Instruksi 1: Salin bagian kutipan wawancara mulai dari "Jadi menulis tentang" dan terus hingga "memperkaya tulisan-tulisan saya.".
Instruksi 2: Berdasarkan kutipan wawancara, mengapa narasumber melatih para kontributor untuk menjalankan prosedur liputan yang benar? Jawablah dalam satu sampai tiga kalimat.
Instruksi 3: Sebutkan semua kegiatan yang menurut kutipan wawancara telah memperkaya tulisan-tulisan narasumber.

Jadi menulis tentang kaum homoseksual adalah menulis tentang ilmu pengetahuan dan kebesaran Tuhan, yang sesuai dengan realitas.
Diskriminasi, prasangka, kekerasan, dan pelecehan terhadap kaum homoseksual adalah dampak dari ketidaktahuan masyarakat tentang hal tadi.
Tolong berbagi hal-hal yang tidak mudah Anda jalani dan perjuangan Anda dalam mencapai proses kesuksesan karier Anda?
(Dadang Rachmany, Denpasar)
Menulis adalah hal utama dalam kehidupan saya. Tidak mudah untuk menghasilkan karya yang baik. Tapi, saya terus belajar untuk itu. Membaca, bertukar pikiran dengan teman, bepergian, atau berbicara dengan banyak orang dari berbagai latar belakang telah memperkaya tulisan-tulisan saya.
Mengapa Anda memilih berkarya dan berjuang di Aceh yang citranya dikenal kurang ramah terhadap perempuan aktivis, apalagi berdarah Tionghoa.
(Monica Poppy Darwis, xxxx@ymail.com)
Dear Monica, saya berada di Aceh untuk berbagi ilmu tentang bagaimana membuat liputan dan menulis kepada anak-anak muda Aceh, yang terdiri dari mahasiswa, aktivis HAM dan lingkungan, serta wartawan. Tujuannya, agar mereka punya pilihan masa depan di masa damai.
Kami bekerja sama dengan media lokal di Aceh untuk memublikasikan versi cetak berita-berita kami. Aceh sedang dalam masa transisi demokrasi. Berita-berita yang bias, tanpa verifikasi, dan berdasarkan desas-desus akan berpotensi memicu konflik baru. Jadi saya juga melatih kontributor kami untuk menjalankan prosedur liputan yang benar dan elemen-elemen jurnalisme.

Baris Data:
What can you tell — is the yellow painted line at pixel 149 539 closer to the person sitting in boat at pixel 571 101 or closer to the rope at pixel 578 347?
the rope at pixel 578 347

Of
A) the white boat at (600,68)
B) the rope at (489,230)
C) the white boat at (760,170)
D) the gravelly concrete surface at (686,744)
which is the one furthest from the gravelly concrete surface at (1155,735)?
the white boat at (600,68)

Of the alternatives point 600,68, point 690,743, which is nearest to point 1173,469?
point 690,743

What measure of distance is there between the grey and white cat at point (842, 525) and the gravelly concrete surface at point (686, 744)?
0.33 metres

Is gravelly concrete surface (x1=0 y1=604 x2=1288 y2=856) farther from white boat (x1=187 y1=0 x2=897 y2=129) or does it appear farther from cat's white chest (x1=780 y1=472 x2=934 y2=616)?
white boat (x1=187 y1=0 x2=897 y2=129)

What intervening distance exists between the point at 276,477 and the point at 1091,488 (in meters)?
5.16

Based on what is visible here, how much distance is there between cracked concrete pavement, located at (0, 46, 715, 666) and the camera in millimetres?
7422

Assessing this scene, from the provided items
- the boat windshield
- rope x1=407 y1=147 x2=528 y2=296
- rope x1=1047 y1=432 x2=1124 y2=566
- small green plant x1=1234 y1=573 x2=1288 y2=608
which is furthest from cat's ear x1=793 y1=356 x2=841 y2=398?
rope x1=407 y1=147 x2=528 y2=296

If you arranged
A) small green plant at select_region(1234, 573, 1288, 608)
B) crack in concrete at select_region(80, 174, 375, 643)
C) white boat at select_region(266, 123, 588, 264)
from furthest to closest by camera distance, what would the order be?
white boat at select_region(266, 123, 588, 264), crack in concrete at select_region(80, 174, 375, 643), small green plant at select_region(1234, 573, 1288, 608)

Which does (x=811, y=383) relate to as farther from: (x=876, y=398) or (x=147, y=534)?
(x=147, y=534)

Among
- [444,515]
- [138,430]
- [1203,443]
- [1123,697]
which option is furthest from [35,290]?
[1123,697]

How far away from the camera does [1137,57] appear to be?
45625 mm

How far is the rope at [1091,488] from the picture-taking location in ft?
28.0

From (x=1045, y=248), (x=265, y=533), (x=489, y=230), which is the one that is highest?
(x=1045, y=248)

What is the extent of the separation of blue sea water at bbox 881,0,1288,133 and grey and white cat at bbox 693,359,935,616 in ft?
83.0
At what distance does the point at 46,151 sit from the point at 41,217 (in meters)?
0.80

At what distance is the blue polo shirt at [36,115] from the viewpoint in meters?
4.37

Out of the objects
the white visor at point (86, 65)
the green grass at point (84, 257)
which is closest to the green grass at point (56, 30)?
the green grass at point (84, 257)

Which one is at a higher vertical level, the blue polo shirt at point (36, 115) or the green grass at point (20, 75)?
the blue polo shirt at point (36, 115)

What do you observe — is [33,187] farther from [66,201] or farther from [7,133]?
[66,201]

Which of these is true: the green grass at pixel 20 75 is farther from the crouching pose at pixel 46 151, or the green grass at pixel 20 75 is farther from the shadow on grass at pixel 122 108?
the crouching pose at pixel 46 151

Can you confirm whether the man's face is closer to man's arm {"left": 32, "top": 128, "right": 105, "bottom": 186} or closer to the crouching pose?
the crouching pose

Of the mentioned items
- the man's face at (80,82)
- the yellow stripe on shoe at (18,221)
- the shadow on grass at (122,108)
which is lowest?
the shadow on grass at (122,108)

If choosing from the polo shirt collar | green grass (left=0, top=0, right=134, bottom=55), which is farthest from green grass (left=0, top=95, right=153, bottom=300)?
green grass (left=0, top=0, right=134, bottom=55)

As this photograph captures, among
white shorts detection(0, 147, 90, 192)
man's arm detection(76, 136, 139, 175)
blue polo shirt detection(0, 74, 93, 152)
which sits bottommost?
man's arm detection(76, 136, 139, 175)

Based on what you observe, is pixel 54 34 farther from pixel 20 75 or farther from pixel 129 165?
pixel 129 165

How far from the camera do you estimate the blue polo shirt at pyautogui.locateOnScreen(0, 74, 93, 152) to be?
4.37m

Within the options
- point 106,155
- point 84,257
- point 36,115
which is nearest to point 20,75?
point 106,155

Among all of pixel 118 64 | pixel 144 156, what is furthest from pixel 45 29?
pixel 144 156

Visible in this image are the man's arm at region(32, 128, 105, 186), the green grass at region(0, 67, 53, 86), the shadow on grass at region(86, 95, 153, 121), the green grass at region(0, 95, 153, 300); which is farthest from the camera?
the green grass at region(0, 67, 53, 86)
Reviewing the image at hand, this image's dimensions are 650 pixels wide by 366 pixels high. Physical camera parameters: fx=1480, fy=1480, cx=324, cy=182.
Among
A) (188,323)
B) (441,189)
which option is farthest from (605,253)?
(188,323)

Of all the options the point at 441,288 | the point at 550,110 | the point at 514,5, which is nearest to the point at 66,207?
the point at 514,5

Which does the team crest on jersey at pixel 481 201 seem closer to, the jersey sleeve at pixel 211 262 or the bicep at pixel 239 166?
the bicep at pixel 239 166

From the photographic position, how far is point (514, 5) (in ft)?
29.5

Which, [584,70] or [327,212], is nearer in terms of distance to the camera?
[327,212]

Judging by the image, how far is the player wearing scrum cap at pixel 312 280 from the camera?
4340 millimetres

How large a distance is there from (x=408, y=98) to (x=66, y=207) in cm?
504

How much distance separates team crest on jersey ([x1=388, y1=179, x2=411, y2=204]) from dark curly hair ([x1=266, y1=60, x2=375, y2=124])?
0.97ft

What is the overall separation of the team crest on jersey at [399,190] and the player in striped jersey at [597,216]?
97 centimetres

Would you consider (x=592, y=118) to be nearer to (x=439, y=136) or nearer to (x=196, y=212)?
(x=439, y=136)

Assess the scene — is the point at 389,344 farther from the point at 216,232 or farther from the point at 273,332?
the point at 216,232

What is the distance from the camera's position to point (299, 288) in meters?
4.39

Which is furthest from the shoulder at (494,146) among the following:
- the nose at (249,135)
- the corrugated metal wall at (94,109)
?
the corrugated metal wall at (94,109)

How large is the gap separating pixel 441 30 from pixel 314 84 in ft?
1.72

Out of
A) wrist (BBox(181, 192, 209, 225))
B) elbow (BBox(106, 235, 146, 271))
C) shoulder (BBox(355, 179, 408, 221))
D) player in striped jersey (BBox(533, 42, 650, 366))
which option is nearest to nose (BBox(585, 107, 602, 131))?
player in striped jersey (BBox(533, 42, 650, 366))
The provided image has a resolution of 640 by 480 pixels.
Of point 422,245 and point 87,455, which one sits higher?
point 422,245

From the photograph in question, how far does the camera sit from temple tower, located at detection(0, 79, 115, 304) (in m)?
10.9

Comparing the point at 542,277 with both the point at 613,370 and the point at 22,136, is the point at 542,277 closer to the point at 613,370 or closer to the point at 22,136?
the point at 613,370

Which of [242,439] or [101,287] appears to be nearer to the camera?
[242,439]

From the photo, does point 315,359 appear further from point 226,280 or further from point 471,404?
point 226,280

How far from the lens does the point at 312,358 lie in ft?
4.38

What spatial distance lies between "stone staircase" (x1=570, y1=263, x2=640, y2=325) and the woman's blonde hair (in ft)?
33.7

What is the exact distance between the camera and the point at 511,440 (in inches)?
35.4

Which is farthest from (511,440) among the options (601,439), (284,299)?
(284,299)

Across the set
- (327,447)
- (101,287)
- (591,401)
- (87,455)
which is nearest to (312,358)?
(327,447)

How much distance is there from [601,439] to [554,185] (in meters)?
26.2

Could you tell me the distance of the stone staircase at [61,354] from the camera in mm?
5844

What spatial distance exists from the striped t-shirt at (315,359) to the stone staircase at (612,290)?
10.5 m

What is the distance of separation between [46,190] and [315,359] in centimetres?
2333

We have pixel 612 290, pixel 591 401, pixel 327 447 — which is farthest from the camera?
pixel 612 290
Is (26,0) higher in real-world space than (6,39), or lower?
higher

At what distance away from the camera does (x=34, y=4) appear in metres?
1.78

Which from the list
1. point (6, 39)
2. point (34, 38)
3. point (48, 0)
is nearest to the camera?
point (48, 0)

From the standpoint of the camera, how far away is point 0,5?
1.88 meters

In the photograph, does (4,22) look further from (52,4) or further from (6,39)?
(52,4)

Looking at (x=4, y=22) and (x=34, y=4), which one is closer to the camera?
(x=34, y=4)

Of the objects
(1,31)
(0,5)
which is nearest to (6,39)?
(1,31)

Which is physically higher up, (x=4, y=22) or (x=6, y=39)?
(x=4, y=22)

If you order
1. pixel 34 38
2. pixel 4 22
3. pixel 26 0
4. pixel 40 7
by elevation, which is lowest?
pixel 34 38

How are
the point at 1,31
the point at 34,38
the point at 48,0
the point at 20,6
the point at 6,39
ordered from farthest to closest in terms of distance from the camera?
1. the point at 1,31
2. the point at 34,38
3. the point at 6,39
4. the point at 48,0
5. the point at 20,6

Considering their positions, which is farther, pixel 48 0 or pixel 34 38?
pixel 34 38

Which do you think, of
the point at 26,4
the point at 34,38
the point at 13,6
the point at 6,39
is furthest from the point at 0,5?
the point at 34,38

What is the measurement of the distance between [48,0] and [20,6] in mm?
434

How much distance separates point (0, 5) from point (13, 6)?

Pembahasan 1:
Jadi menulis tentang kaum homoseksual adalah menulis tentang ilmu pengetahuan dan kebesaran Tuhan, yang sesuai dengan realitas.
Diskriminasi, prasangka, kekerasan, dan pelecehan terhadap kaum homoseksual adalah dampak dari ketidaktahuan masyarakat tentang hal tadi.
Tolong berbagi hal-hal yang tidak mudah Anda jalani dan perjuangan Anda dalam mencapai proses kesuksesan karier Anda?
(Dadang Rachmany, Denpasar)
Menulis adalah hal utama dalam kehidupan saya. Tidak mudah untuk menghasilkan karya yang baik. Tapi, saya terus belajar untuk itu. Membaca, bertukar pikiran dengan teman, bepergian, atau berbicara dengan banyak orang dari berbagai latar belakang telah memperkaya tulisan-tulisan saya.

Pembahasan 2: Aceh sedang dalam masa transisi demokrasi. Pada masa itu, berita yang bias, tanpa verifikasi, dan berdasarkan desas-desus berpotensi memicu konflik baru. Karena itu, kontributor dilatih menjalankan prosedur liputan yang benar dan elemen-elemen jurnalisme.

Pembahasan 3:
1. Membaca
2. Bertukar pikiran dengan teman
3. Bepergian
4. Berbicara dengan banyak orang dari berbagai latar belakang